[Top][All Lists]
[Date Prev][Date Next][Thread Prev][Thread Next][Date Index][Thread Index]
[Qemu-devel] Re: [PATCH RFC] dma_rw.h (was Re: [PATCH 0/7] AMD IOMMU emu
From: |
Michael S. Tsirkin |
Subject: |
[Qemu-devel] Re: [PATCH RFC] dma_rw.h (was Re: [PATCH 0/7] AMD IOMMU emulation patchset v4) |
Date: |
Thu, 16 Sep 2010 11:20:43 +0200 |
User-agent: |
Mutt/1.5.20 (2009-12-10) |
On Thu, Sep 16, 2010 at 10:06:16AM +0300, Eduard - Gabriel Munteanu wrote:
> On Mon, Sep 13, 2010 at 10:01:20PM +0200, Michael S. Tsirkin wrote:
> > So I think the following will give the idea of what an API
> > might look like that will let us avoid the scary hacks in
> > e.g. the ide layer and other generic layers that need to do DMA,
> > without either binding us to pci, adding more complexity with
> > callbacks, or losing type safety with casts and void*.
> >
> > Basically we have DMADevice that we can use container_of on
> > to get a PCIDevice from, and DMAMmu that will get instanciated
> > in a specific MMU.
> >
> > This is not complete code - just a header - I might complete
> > this later if/when there's interest or hopefully someone interested
> > in iommu emulation will.
>
> Hi,
>
> I personally like this approach better.

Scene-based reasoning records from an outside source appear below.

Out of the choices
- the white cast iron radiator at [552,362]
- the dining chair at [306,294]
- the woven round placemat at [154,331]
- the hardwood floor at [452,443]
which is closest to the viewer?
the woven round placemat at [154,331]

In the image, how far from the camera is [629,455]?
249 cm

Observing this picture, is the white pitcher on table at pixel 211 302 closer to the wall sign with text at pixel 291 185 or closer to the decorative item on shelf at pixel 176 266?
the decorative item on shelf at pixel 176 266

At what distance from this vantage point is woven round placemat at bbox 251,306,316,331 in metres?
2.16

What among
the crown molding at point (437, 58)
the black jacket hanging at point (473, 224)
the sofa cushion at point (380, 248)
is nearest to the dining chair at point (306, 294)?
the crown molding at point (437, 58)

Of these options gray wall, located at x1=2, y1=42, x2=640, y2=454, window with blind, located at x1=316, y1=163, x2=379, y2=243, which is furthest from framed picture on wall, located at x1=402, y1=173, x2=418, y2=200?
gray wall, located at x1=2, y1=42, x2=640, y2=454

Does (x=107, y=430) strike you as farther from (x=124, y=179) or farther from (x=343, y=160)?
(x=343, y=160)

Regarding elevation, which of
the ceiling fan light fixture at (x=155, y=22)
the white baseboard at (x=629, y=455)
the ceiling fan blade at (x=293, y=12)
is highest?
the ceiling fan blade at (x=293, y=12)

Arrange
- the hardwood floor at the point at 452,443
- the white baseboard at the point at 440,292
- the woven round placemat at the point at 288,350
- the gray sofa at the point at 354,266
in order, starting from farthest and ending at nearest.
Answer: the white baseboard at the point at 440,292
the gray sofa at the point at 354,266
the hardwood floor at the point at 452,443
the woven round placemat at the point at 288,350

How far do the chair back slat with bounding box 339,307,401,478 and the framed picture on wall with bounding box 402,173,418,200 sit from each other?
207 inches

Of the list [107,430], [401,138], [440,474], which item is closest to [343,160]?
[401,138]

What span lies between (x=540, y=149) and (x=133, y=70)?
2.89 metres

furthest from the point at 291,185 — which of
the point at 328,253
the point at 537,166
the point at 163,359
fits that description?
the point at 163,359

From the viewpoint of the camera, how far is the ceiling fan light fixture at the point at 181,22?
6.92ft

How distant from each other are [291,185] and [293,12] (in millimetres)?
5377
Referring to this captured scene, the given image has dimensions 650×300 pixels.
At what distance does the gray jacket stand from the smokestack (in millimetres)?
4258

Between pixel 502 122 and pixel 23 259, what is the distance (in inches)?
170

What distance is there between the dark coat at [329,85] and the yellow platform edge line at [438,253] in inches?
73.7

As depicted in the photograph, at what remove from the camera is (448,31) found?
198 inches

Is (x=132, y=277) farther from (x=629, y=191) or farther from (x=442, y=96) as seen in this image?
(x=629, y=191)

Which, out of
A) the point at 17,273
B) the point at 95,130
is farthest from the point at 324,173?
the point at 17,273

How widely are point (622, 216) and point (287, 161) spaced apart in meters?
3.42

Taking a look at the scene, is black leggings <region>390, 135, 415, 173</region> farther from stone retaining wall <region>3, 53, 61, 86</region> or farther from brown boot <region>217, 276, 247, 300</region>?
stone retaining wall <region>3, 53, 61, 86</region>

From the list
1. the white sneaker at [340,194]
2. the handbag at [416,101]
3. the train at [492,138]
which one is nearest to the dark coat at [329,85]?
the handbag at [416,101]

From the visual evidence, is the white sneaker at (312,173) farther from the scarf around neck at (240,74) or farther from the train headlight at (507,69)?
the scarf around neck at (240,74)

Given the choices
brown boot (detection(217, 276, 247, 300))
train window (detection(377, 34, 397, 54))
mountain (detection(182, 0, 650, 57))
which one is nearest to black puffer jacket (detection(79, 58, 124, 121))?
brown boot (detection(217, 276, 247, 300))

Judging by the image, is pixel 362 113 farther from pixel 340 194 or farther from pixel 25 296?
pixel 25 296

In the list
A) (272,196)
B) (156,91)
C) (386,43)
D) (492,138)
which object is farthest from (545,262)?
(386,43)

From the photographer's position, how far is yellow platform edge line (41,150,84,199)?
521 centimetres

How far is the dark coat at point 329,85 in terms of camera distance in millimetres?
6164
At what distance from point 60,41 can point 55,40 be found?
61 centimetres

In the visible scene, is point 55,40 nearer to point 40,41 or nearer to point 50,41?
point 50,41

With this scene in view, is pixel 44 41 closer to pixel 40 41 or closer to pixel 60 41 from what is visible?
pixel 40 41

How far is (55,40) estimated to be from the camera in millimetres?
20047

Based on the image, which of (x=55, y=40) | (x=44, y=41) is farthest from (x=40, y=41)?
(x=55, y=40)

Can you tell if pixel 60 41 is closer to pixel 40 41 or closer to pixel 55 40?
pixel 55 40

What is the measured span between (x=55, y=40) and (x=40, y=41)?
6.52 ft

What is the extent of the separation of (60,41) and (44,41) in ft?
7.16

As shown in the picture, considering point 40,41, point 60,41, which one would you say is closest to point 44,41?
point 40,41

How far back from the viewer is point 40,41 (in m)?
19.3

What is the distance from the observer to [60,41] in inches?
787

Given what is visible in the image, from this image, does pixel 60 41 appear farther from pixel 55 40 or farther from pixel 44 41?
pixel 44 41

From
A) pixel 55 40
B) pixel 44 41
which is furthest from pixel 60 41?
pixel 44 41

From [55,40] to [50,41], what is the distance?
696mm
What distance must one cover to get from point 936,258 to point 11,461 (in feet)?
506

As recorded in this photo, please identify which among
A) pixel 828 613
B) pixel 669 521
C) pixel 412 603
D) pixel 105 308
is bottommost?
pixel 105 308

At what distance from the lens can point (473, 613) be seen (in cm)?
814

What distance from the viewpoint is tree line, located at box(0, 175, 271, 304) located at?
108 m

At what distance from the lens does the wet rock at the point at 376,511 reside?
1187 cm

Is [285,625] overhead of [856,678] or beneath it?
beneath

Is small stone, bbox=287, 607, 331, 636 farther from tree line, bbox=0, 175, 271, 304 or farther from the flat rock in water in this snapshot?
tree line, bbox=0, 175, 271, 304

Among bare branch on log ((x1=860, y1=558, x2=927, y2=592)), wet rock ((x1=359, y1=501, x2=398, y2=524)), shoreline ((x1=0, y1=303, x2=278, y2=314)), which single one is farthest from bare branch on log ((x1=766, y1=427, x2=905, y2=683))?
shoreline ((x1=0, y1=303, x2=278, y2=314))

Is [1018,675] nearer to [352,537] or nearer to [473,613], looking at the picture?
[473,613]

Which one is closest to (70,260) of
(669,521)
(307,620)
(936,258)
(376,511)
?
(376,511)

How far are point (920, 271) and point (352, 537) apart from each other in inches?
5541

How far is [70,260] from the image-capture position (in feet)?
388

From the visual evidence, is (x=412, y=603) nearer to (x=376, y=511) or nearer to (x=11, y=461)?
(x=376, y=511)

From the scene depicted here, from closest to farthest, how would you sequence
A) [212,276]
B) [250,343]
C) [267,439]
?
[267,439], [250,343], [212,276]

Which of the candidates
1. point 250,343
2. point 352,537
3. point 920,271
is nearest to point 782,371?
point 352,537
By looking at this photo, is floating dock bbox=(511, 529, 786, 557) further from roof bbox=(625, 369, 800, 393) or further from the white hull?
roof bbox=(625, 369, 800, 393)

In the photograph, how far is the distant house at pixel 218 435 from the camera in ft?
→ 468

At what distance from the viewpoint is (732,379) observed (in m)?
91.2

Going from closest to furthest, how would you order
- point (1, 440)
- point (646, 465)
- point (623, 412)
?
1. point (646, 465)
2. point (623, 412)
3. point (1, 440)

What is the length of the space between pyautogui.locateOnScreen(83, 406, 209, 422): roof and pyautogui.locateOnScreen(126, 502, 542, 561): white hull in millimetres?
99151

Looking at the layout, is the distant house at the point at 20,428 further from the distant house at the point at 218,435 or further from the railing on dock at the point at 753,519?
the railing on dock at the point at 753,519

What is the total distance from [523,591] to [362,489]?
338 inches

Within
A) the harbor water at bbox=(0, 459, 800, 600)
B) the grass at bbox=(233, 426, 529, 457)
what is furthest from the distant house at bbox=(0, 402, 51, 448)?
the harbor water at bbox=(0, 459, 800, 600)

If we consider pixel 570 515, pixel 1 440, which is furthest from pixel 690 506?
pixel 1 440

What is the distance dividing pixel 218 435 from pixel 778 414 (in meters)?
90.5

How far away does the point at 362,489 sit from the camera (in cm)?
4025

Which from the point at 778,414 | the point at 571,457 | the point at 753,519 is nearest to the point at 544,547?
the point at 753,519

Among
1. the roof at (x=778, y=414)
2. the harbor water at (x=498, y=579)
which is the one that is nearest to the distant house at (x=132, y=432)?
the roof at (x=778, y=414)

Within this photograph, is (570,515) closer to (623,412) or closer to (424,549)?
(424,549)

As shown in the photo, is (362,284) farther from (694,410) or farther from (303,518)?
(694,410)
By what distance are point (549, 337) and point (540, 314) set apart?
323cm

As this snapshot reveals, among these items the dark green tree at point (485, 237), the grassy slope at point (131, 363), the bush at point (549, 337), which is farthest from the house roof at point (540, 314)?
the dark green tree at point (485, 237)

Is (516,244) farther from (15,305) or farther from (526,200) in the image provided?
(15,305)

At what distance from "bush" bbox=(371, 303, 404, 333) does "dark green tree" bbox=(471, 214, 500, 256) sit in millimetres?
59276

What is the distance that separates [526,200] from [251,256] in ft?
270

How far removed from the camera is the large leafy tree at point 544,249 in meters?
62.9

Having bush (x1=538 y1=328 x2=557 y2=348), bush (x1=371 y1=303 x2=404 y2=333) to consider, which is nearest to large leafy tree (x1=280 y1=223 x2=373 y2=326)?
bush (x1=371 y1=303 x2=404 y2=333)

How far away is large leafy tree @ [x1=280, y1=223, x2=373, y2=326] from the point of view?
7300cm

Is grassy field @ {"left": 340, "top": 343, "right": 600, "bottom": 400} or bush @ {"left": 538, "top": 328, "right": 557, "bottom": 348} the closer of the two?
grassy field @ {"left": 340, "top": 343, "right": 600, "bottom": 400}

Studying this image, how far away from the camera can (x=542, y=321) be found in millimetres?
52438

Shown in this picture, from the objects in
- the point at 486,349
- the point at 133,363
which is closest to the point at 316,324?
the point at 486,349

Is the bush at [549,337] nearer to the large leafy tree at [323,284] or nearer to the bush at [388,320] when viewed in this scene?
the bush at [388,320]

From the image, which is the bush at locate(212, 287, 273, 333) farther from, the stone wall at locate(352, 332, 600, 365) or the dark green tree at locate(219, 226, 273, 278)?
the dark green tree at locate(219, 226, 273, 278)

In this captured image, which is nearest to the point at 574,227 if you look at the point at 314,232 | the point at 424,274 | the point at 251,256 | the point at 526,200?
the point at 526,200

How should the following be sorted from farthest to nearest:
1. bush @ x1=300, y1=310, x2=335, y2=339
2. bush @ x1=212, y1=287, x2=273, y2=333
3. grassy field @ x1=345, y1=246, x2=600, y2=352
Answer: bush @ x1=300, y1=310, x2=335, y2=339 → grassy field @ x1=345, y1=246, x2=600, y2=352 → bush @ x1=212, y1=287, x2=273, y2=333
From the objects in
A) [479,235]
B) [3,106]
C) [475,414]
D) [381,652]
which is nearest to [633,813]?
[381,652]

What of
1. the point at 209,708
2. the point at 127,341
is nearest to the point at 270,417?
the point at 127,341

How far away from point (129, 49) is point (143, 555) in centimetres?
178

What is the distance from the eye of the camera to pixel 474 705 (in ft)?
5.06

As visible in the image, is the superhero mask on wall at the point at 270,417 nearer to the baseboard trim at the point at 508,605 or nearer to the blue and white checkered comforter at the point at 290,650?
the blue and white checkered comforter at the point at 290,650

It also seems to make poisoning
> cpu_physical_memory_*() easier if we convert every device to this API.
> We could then ban cpu_physical_memory_*(), perhaps by requiring a
> #define and #ifdef-ing those declarations.
>
> > Notes:
> > the IOMMU_PERM_RW code seem unused, so I replaced
> > this with plain is_write. Is it ever useful?
>
> The original idea made provisions for stuff like full R/W memory maps.
> In that case cpu_physical_memory_map() would call the translation /
> checking function with perms == IOMMU_PERM_RW. That's not there yet so
> it can be removed at the moment, especially since it only affects these
> helpers.
>
> Also, I'm not sure if there are other sorts of accesses besides reads
> and writes we want to check or translate.
>
> > It seems that invalidate callback should be able to
> > get away with just a device, so I switched to that
> > from a void pointer for type safety.
> > Seems enough for the users I saw.
>
> I think this makes matters too complicated. Normally, a single DMADevice
> should be embedded within a <bus>Device,
No, DMADevice is a device that does DMA.
So e.g. a PCI device would embed one.
Remember, traslations are per device, right?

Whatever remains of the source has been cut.